Yesterday Sir William fought back accusing the Government of hijacking the exam system for political ends and trying to topple him.
He also claimed Ms Morris had tried to improperly influence Mike Tomlinson's independent inquiry into A-levels. Sir William told The TES that a system designed to be a fair, independent assessment of young people's attainment had been used to measure ministers' education objectives.
"The only independent source of the integrity of the system is the QCA. It should cause widespread concern that politicians and others should seek to besmirch its reputation. I am determined to defend my integrity in the face of anonymous and unspecified allegations."
He said that using exam performance to measure government achievement and using it as evidence for an individual teacher's pay rise was putting the system "under unreasonable pressure".
In March Sir William warned exam boards about grade rises. In a letter to AQA exam board chief executive Kathleen Tattersall, he said he expected last year's A-level results to provide "a very strong guide to this year's outcomes".

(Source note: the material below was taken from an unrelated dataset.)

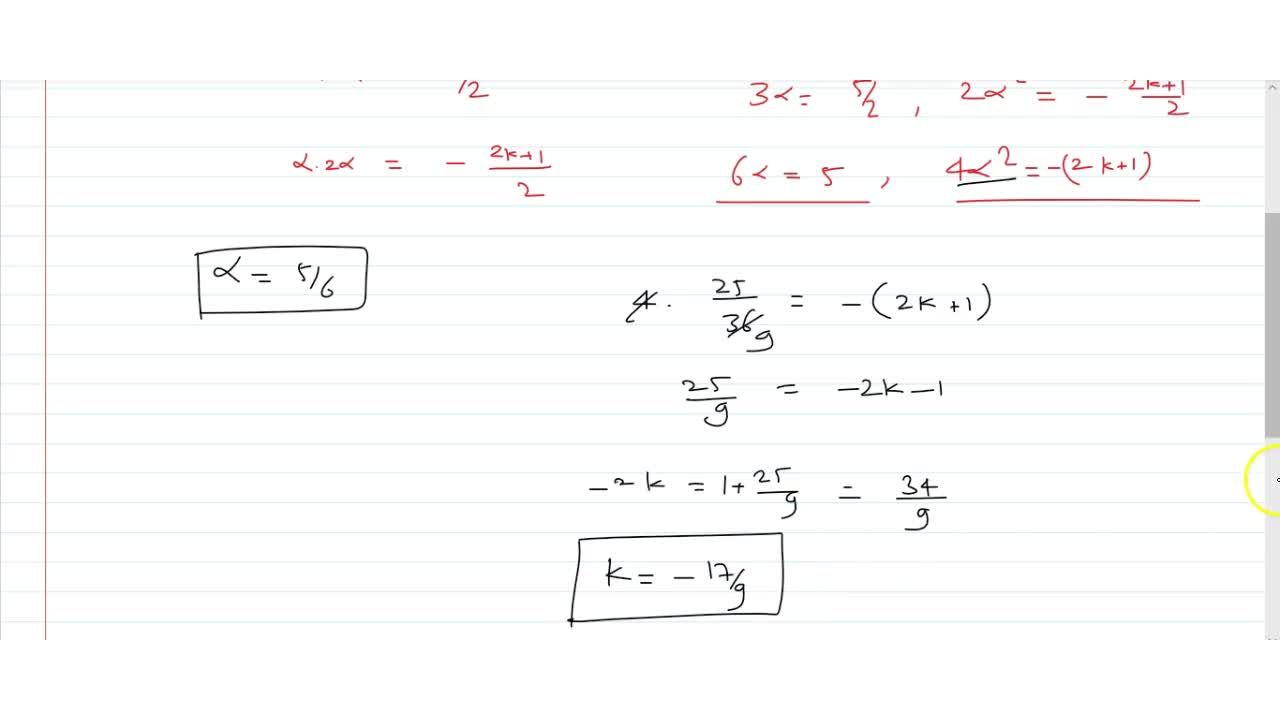 If one zero of the polynomial 2x^2-5x -(2k + 1) is twice the other, then find both the zeroes of the polynomial and the value of k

At a July meeting, according to a TES source, there was no instruction to exam board chief executives to downgrade, but Sir William "said there would be a public inquiry if we went out with those results".
The boards agreed among themselves not to shift grades where they were considered to be a true reflection of pupils' performance. But downgrading did occur. The TES has received testimony from OCR chief examiners who say the warning to deflate grades was passed to awarding committees.
One said: "The chair of examiners and the subject officer said the QCA had 'instructed' the chief executives to get the statistics down.
"We were very careful with the A2 and if in doubt went for higher grade boundaries. When we combined A2 and AS we were told the results were 'not acceptable' and we would 'never get them past the chief executive'.
"It was obvious that they started mucking round with the coursework grade boundaries. It was a very crude job. In other subjects it was more subtle, not just concentrated on one module, because there was more time to do it."
Another chief examiner said that awarding committees were told that the A-level results had to accord with grades predicted by GCSE results.
"By the end of the first day it was clear that the grades we were setting would not give us the grades we were being asked to provide. So the A2- grades were adjusted and these recommendations were then further adjusted by the board. OCR has to justify its grades to the QCA so I don't see what else it could do," he said.
Mr Tomlinson's inquiry, ordered by Ms Morris, has collected evidence from the Headmasters' and Headmistress' Conference. It was the independent schools'
heads who led the call for regrading. According to the National Union of Teachers, they have caused untold damage by undermining confidence in the entire post-16 exam system.
It could be argued that the exam boards are not guilty of malpractice because grade-boundary shifts are allowed. The statutory rules actually demand that the boards maintain standards year on year.
Advocates of a baccalaureate-style system have seized on the A-level crisis to force home their case. Ministers have been presented with plans for an English baccalaureate by Dr Ken Spours of London University. It would be accessible to all pupils and have academic and vocational elements. It is based on the ideas presented in a paper 10 years ago by schools minister David Miliband.